WHAT IS REQUIRED: Only the lines from the one containing "As we observe" through the end of the data below should be copied, each exactly as written and with both ends kept.
══════════════════════════════
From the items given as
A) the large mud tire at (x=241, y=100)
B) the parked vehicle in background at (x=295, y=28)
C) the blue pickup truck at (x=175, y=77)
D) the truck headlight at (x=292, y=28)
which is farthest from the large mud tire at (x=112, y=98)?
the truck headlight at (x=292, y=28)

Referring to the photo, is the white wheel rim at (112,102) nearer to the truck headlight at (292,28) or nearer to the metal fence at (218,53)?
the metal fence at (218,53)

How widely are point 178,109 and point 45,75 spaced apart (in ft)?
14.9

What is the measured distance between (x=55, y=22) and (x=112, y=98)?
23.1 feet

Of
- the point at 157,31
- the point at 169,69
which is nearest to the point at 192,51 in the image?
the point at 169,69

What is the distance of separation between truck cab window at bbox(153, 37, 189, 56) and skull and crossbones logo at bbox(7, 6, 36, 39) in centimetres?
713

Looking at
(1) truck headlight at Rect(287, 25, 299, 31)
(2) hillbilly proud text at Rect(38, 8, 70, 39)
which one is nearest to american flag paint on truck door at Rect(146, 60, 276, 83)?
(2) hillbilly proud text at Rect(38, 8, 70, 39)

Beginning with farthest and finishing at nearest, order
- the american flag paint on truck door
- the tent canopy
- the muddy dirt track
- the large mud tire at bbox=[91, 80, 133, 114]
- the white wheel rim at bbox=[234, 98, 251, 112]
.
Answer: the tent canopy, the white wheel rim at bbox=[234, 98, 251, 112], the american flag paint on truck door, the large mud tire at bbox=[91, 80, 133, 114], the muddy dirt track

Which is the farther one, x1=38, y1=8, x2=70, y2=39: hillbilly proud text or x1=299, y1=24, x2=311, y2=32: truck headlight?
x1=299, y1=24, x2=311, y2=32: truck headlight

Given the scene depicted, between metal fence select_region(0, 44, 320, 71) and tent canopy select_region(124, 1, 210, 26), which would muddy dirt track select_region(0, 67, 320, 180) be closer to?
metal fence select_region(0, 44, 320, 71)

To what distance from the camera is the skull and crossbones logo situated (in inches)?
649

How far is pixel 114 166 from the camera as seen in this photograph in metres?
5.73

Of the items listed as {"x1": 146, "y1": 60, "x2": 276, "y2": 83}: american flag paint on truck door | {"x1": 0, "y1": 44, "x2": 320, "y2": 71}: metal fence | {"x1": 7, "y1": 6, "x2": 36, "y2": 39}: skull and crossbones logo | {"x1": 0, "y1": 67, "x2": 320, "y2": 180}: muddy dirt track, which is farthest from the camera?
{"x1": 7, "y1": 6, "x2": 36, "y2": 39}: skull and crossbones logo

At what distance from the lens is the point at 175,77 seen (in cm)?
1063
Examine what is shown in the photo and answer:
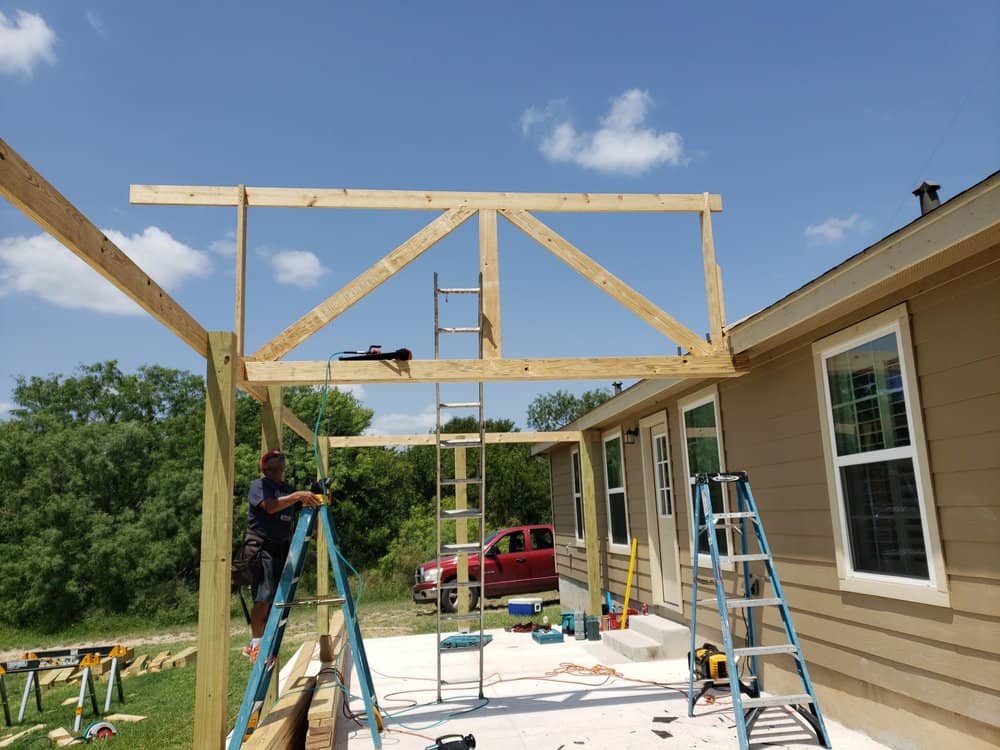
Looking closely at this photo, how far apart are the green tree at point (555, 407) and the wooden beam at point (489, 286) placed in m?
37.0

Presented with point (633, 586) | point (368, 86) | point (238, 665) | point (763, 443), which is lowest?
point (238, 665)

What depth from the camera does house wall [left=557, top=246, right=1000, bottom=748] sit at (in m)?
3.13

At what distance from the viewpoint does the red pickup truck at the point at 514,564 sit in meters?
12.6

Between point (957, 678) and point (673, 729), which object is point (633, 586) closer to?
point (673, 729)

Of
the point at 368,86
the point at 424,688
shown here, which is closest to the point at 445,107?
the point at 368,86

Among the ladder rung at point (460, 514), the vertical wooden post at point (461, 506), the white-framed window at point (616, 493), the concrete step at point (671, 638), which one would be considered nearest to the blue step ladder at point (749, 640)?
the concrete step at point (671, 638)

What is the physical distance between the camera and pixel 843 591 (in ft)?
13.8

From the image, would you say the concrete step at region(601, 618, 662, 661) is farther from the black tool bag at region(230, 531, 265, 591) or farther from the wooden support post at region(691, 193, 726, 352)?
the black tool bag at region(230, 531, 265, 591)

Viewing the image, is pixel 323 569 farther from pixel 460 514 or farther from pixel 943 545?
pixel 943 545

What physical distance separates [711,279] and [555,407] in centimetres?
3803

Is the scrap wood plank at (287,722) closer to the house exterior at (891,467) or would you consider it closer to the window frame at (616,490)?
the house exterior at (891,467)

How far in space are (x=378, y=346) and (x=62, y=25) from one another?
6086 mm

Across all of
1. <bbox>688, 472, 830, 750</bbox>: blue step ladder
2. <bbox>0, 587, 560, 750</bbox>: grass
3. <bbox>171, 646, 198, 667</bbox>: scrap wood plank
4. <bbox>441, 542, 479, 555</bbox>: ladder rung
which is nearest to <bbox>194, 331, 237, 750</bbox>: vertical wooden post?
<bbox>0, 587, 560, 750</bbox>: grass

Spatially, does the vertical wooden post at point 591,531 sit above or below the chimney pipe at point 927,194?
below
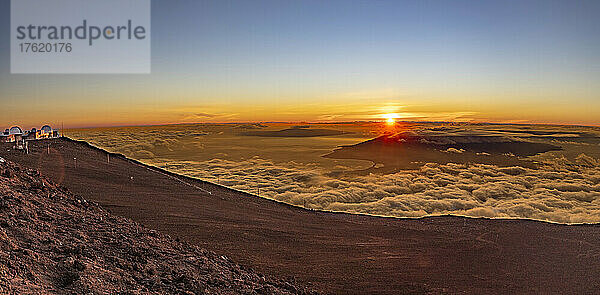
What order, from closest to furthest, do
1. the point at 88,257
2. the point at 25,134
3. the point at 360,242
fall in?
the point at 88,257 → the point at 360,242 → the point at 25,134

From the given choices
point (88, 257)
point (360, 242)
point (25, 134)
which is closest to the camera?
point (88, 257)

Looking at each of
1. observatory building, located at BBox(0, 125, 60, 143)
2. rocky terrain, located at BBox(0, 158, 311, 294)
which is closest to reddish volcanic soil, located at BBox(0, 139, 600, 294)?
rocky terrain, located at BBox(0, 158, 311, 294)

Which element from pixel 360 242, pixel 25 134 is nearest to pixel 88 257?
pixel 360 242

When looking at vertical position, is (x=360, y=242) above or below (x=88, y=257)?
below

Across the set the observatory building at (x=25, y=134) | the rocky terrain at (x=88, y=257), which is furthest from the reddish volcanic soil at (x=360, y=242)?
the observatory building at (x=25, y=134)

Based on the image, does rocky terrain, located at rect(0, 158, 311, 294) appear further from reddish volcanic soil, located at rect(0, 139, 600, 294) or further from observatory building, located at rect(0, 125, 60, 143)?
observatory building, located at rect(0, 125, 60, 143)

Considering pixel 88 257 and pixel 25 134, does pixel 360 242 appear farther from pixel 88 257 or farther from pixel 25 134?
pixel 25 134

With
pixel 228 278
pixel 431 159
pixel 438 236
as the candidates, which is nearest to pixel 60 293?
pixel 228 278

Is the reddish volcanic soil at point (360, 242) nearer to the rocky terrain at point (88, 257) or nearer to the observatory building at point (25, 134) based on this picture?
the rocky terrain at point (88, 257)
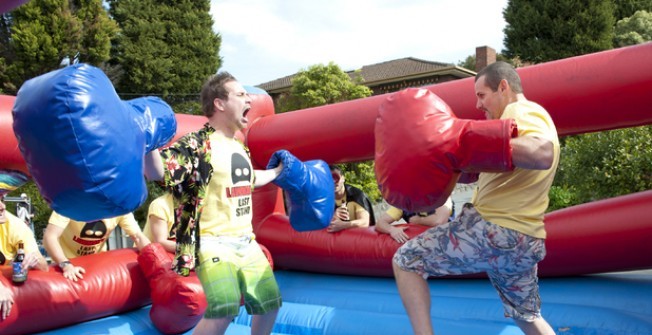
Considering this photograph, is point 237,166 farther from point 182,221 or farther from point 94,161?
point 94,161

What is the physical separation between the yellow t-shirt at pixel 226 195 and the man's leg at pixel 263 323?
0.35 m

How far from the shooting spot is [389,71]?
23719 millimetres

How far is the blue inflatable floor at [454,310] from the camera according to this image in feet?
8.51

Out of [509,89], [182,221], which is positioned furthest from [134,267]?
[509,89]

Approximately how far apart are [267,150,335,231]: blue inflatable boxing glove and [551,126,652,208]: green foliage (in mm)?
4700

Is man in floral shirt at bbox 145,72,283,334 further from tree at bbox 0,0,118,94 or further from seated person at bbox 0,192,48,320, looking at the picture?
tree at bbox 0,0,118,94

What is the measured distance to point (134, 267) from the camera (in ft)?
10.9

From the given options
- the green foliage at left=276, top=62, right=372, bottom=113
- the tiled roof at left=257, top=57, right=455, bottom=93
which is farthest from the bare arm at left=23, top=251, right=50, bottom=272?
the tiled roof at left=257, top=57, right=455, bottom=93

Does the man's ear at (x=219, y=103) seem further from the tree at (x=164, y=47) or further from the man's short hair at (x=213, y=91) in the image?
the tree at (x=164, y=47)

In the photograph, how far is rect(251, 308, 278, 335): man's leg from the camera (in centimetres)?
238

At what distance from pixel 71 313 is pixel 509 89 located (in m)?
2.45

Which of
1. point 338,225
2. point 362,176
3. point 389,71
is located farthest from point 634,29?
point 338,225

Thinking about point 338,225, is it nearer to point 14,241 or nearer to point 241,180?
point 241,180

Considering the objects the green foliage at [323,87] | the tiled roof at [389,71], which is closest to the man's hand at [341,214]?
the green foliage at [323,87]
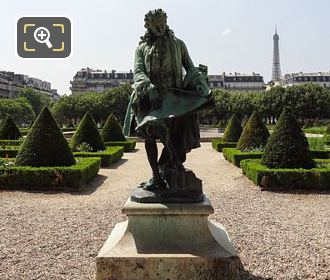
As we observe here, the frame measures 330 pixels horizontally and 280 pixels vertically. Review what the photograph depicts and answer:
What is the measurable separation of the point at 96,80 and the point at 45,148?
12456 centimetres

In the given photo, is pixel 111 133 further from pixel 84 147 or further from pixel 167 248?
pixel 167 248

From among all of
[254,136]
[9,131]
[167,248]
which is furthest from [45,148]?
[9,131]

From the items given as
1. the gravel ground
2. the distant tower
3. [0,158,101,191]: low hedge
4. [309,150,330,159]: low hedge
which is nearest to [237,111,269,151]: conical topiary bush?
[309,150,330,159]: low hedge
══════════════════════════════
TASK OUTPUT:
As we observe here, the frame measures 330 pixels horizontally and 280 pixels vertically. Review what the photograph depicts and answer:
What is the measurable separation of the point at 96,80 and the point at 45,148?
12456 centimetres

In the given photo, is pixel 111 133 further from pixel 84 147 or further from pixel 167 248?
pixel 167 248

From among all of
[254,136]
[9,131]
[167,248]
which is furthest from [45,148]?
[9,131]

From the items given as
1. the gravel ground
2. the distant tower
3. [0,158,101,191]: low hedge
4. [309,150,330,159]: low hedge
which is nearest to [237,111,269,151]: conical topiary bush?
[309,150,330,159]: low hedge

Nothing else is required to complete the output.